5. Alcançar a igualdade de gênero e empoderar todas as mulheres e meninas é um dos Objetivos de Desenvolvimento Sustentável da ONU. Como as mulheres podem se empoderar para sair desse ciclo de violência?

Corina: A 4ª Conferência Mundial sobre a Mulher, “Ação para a Igualdade, o Desenvolvimento e a Paz”, que ocorreu em 1995 em Pequim, na China, teve em sua Plataforma de Ação um caráter inovador na promoção dos direitos das mulheres ao apresentar o conceito de gênero, a noção de empoderamento e o enfoque da transversalidade. O conceito de gênero possibilitou ampliar a compreensão restrita baseada nos aspectos biológicos, passando a considerar o seu caráter relacional, fortemente marcado pelos padrões sociais e culturais.

A noção de empoderamento consistiu em enfatizar a importância de a mulher adquirir e exercer controle sobre o seu desenvolvimento. Esse foi um dos objetivos centrais da Plataforma de Ação, que também estabeleceu que o governo e a sociedade deveriam proporcionar condições para apoiar as mulheres. A 3ª inovação no campo conceitual foi o enfoque de transversalidade da perspectiva de gênero nas políticas públicas nas diversas esferas governamentais.

Em 2015, os países-membros da ONU estabeleceram um pacto global, a Agenda 2030, articulando aspectos voltados para o bem-estar humano, mas também o bem-estar do planeta, reconhecendo que estamos juntos e para que haja um futuro é preciso agir "não deixando ninguém para trás". Esse pacto recebeu o nome de Objetivos do Desenvolvimento Sustentável (ODS) e tem 17 metas que deverão ser alcançadas até 2030. Assim como os direitos humanos, os ODS são interligados e quando avançamos no sentido do cumprimento das metas de um dos ODS, contribuímos para que as demais possam ser alcançadas.

A ODS 05 - Alcançar a igualdade de gênero e empoderar todas as mulheres e meninas -, contém uma série de metas, inclusive uma que reitera o estabelecimento do acesso universal à saúde sexual e reprodutiva e aos direitos reprodutivos.
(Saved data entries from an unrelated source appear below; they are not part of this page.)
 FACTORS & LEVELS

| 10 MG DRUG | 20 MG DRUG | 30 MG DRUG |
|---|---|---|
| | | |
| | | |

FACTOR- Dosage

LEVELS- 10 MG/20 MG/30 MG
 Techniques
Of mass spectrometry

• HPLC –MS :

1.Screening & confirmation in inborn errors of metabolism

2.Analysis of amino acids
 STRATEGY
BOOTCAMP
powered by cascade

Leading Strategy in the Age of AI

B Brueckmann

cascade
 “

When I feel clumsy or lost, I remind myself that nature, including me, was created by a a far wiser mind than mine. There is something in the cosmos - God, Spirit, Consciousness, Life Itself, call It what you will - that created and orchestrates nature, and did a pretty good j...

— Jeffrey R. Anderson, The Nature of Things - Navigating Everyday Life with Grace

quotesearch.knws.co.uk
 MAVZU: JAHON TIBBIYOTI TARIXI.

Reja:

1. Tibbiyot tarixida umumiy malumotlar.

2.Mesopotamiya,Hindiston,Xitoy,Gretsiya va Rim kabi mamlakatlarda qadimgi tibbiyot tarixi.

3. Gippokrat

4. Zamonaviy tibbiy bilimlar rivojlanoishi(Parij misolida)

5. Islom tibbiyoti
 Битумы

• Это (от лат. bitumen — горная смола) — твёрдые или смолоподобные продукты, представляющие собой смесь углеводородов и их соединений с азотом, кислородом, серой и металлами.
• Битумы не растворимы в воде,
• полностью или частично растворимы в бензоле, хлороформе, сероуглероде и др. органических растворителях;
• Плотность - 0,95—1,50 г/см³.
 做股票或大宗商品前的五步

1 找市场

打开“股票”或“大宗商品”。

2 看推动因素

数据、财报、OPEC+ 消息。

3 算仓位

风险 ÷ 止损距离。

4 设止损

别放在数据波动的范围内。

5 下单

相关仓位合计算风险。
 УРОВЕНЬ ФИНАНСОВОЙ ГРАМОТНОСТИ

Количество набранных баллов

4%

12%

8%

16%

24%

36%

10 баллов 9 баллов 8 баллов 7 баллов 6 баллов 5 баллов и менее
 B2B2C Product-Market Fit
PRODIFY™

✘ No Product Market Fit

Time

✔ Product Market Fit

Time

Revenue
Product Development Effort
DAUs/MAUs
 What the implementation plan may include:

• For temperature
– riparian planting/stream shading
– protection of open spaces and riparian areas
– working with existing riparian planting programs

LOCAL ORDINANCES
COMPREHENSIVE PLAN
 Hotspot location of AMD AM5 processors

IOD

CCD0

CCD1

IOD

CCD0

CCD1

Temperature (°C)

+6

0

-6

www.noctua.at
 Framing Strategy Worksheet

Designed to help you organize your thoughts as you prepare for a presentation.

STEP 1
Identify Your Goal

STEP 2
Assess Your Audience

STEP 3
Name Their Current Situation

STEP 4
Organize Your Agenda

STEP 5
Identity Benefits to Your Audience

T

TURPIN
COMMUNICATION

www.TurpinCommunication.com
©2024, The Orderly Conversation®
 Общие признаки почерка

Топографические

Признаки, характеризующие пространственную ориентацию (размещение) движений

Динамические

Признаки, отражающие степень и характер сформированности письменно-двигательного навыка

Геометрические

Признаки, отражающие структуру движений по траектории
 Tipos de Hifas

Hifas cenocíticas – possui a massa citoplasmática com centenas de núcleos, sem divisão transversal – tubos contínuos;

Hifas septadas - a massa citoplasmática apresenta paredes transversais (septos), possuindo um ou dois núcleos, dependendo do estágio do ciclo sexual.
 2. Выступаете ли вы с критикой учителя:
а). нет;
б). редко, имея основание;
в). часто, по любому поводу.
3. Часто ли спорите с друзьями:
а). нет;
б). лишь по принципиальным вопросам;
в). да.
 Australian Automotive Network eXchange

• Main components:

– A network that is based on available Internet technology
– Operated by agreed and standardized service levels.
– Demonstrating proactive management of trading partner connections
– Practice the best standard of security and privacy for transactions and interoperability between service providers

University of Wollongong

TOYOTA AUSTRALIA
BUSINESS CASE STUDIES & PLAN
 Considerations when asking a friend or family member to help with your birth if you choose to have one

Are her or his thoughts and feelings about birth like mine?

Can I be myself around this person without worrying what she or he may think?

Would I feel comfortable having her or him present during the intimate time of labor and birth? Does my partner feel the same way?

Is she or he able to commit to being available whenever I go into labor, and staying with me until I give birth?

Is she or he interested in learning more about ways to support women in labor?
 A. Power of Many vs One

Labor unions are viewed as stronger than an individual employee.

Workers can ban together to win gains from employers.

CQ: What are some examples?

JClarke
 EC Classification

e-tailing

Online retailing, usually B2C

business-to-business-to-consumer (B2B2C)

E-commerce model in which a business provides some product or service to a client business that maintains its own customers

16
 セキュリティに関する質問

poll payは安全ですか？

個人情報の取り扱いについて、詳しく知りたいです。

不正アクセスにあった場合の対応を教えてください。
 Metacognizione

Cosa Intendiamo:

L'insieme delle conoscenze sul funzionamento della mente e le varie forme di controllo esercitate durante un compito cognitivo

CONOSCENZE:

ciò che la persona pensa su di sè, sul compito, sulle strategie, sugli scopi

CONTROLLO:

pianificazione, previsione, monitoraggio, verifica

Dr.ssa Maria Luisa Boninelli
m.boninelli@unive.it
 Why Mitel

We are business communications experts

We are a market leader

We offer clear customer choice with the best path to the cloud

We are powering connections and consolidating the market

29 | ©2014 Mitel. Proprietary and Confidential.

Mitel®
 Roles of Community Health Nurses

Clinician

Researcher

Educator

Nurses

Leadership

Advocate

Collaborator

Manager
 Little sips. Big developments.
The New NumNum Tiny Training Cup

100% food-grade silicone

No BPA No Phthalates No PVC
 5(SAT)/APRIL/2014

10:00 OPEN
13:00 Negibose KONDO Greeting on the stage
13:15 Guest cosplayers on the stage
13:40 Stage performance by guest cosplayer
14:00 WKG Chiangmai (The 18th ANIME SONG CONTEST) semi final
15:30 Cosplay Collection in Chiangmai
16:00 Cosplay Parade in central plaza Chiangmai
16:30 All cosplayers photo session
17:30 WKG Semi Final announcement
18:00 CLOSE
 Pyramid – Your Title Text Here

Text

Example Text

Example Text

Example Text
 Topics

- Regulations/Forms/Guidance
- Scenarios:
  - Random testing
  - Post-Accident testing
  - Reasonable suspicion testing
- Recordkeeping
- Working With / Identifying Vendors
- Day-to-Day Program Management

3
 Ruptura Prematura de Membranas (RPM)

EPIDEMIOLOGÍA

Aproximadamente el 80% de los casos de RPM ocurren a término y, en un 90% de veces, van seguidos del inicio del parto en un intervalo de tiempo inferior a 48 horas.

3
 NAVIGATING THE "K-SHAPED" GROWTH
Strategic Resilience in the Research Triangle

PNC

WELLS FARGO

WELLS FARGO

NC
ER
As mulheres e meninas representam cerca da metade da população do mundo, então o desenvolvimento global depende do potencial de mulheres e meninas. Mas, o potencial de participação e transformação de mulheres e meninas está estruturalmente comprometido pelas iniquidades de gênero encontradas em diversas culturas e esferas da sociedade e que afetam direitos fundamentais, como o direito à vida, à saúde e à integridade física.

Para que todos e todas tenhamos uma vida digna, podendo usufruir do que está estabelecido na Declaração Universal dos Direitos Humanos, é essencial buscarmos a igualdade de gênero através dos princípios da equidade e da justiça. Assim, é preciso que sejamos todos agentes de promoção da equidade de gênero, a partir das oportunidades que nossas práticas nos oferecem.